Spatial relation data
--- BEGIN ---

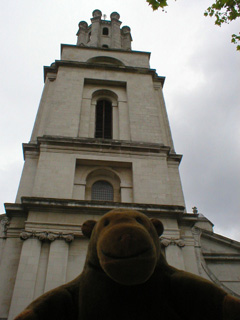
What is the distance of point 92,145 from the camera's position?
15.9 metres

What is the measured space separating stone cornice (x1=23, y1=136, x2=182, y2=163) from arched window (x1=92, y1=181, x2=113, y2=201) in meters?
1.95

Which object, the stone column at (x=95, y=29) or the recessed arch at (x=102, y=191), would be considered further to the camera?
the stone column at (x=95, y=29)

--- END ---

Given request:
Can you return, unchanged, every line of the items from the one containing "What is the measured" through the final line?

Response:
What is the measured space separating stone cornice (x1=23, y1=136, x2=182, y2=163) from arched window (x1=92, y1=181, x2=113, y2=201) in meters?
1.95

Which object, the stone column at (x=95, y=29) or the recessed arch at (x=102, y=191), would be considered further to the camera?
the stone column at (x=95, y=29)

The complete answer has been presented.